Малькольм Макдональд, сын премьер-министра лейбориста Рамсея Макдональда, пригласил нас с Ральфом познакомиться с его отцом и провести вечер в загородной резиденции английских премьеров. Сам Макдональд повстречался нам по дороге — он совершал свой моцион. В гольфах, в кепи, на шее шарф, в зубах трубка и трость в руках — типичный сквайр-землевладелец; за лидера лейбористской партии его никак уж нельзя было принять. Он произвел на меня впечатление человека, глубоко сознающего возложенную на него ответственность, держался он с большим достоинством, но спокойно и не без юмора.
В первую половину вечера чувствовалась некоторая натянутость. Но после обеда мы пошли пить кофе в знаменитую историческую Длинную комнату, и после того, как посмотрели подлинную посмертную маску Кромвеля и другие исторические достопримечательности, мы уютно уселись и стали болтать. Я говорил, что со времени моего первого посещения Англии произошли большие перемены к лучшему. В 1921 году я еще видел в Лондоне много бедности, видел седых старушек, спавших на набережной Темзы, а теперь эти старушки куда-то исчезли и вообще на набережной уже нет бездомных бродяг. Магазины переполнены, все дети хорошо обуты — и все это, конечно, нужно отнести за счет правления лейбористов.
Макдональд слушал меня, не прерывая, с непроницаемым выражением лица. Я спросил его, обладает ли лейбористское правительство, которое, как я понимаю, является социалистическим правительством, достаточной властью, чтобы изменить государственное устройство в стране. Его глаза сверкнули, и он с юмором ответил:
— Должно бы обладать, но весь парадокс британской политики заключается в том, что, как только кто-нибудь у нас приходит к власти, он немедленно становится бессильным.
Немного подумав, он рассказал мне историю о том, как его впервые принимали в Букингемском дворце, когда он стал премьер-министром.

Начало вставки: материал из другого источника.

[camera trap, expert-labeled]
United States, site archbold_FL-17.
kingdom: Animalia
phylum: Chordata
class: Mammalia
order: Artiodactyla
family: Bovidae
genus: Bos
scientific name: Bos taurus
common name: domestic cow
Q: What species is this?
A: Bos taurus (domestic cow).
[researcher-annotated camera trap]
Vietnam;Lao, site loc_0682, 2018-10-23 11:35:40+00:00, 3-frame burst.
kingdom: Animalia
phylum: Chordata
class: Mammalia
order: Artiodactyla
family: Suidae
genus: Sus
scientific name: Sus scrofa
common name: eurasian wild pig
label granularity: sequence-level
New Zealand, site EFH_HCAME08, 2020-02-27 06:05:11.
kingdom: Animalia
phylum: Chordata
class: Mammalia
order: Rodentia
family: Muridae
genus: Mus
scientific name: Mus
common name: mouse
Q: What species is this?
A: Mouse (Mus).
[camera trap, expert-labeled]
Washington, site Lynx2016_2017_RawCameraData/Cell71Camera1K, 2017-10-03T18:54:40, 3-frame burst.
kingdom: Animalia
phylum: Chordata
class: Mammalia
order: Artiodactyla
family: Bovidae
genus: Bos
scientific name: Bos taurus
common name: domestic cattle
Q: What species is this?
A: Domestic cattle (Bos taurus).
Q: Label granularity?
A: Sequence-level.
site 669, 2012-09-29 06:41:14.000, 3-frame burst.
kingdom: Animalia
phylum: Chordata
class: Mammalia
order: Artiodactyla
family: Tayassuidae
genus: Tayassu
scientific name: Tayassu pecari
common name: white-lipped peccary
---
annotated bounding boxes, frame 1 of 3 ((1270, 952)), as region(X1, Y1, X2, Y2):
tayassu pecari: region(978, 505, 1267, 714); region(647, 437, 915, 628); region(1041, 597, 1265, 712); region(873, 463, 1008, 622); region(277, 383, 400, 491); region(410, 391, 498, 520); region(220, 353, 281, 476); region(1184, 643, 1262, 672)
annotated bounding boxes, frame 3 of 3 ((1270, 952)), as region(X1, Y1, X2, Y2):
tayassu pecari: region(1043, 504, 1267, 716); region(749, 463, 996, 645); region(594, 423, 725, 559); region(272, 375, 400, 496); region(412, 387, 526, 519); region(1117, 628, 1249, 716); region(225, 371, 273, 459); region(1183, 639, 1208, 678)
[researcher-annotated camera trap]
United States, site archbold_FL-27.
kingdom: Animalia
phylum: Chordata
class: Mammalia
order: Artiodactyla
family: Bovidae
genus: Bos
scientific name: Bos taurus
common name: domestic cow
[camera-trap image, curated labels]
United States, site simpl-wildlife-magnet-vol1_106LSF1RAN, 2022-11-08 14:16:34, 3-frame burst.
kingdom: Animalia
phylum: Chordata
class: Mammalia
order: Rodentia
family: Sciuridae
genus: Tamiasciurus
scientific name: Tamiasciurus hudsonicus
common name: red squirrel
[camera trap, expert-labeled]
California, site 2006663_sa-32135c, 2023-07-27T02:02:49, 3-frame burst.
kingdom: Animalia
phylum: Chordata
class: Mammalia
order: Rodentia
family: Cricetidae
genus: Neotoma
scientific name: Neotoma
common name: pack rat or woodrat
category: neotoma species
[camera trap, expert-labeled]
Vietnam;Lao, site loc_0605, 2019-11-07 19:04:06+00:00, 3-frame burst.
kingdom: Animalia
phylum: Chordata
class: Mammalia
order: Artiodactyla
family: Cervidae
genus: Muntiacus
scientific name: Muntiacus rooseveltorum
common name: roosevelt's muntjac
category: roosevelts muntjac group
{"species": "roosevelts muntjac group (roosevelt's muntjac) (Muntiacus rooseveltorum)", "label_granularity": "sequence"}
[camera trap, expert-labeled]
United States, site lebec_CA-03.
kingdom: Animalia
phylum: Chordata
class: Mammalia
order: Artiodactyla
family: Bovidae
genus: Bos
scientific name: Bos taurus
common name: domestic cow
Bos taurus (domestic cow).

Его королевское величество очень сердечно приветствовал его и затем сказал:
— Так что же вы, социалисты, собираетесь сделать со мной?
Премьер-министр рассмеялся и ответил:
— Ничего, кроме того, что постараемся лишь верно служить интересам вашего величества и нашей страны.
Во время выборов леди Астор пригласила нас с Ральфом провести субботу и воскресенье в ее плимутском доме и познакомиться с Т. Лоренсом, который тоже должен был туда приехать. Но Лоренс почему-то не приехал, и леди Астор пригласила нас побывать на митинге в доках, входящих в ее избирательный округ, где она должна была выступить перед рыбаками. Она спросила меня, не скажу ли я им несколько слов. Но я честно предостерег ее, что стою за лейбористов и не согласен с ее политическими взглядами.
— Это неважно, — сказала она, — им просто будет интересно посмотреть на вас.
Митинг проходил на открытом воздухе, и трибуной служил грузовик. На митинге присутствовал местный епископ; он был чем-то очень раздражен и, как мне показалось, не слишком любезно поздоровался с нами. После короткого вступительного слова леди Астор на грузовик взобрался я.
— Здравствуйте, друзья, — обратился я к рыбакам. — Нам, миллионерам, очень легко советовать вам, за кого голосовать, но наше положение сильно отличается от вашего.
Тут вдруг епископ воскликнул:
— Браво!
Я продолжал:
— Может быть, у вас есть что-то общее с леди Астор — об этом я судить не берусь. Думаю, вы это знаете лучше меня.
— Превосходно! Очень хорошо! — снова воскликнул епископ.
— Что же касается ее политических взглядов и прежней деятельности как депутата от этого… этого…
— …округа, — подсказал мне епископ (как только я запинался, он немедленно подсказывал нужное слово).
— …эта деятельность леди Астор несомненно была весьма удовлетворительной. — И я закончил свою речь словами о том, что знаю ее как очень милую и добрую женщину, исполненную самых благих намерений.
Когда я спустился с грузовика, епископ, сияя улыбкой, сердечно пожал мне руку.
Сердечность и искренность — эти лучшие английские национальные черты нередко отличают англиканских священников. Именно такие люди, как доктор Хьюлетт Джонсон или каноник Коллинз, делают англиканскую церковь более жизнеспособной.
Мой друг Ральф Бартон вел себя странно. В гостиной остановились электрические часы, и я заметил, что перерезаны провода. Когда я сказал об этом Ральфу, он ответил:
— Да, это я их перерезал. Я не выношу, когда тикают часы.
Я растерялся и даже немного расстроился, но постарался об этом забыть, решив, что это очередное чудачество Ральфа. Мне казалось, что, уехав из Нью-Йорка, он излечился от своей подавленности. Но теперь он решил вернуться в Штаты.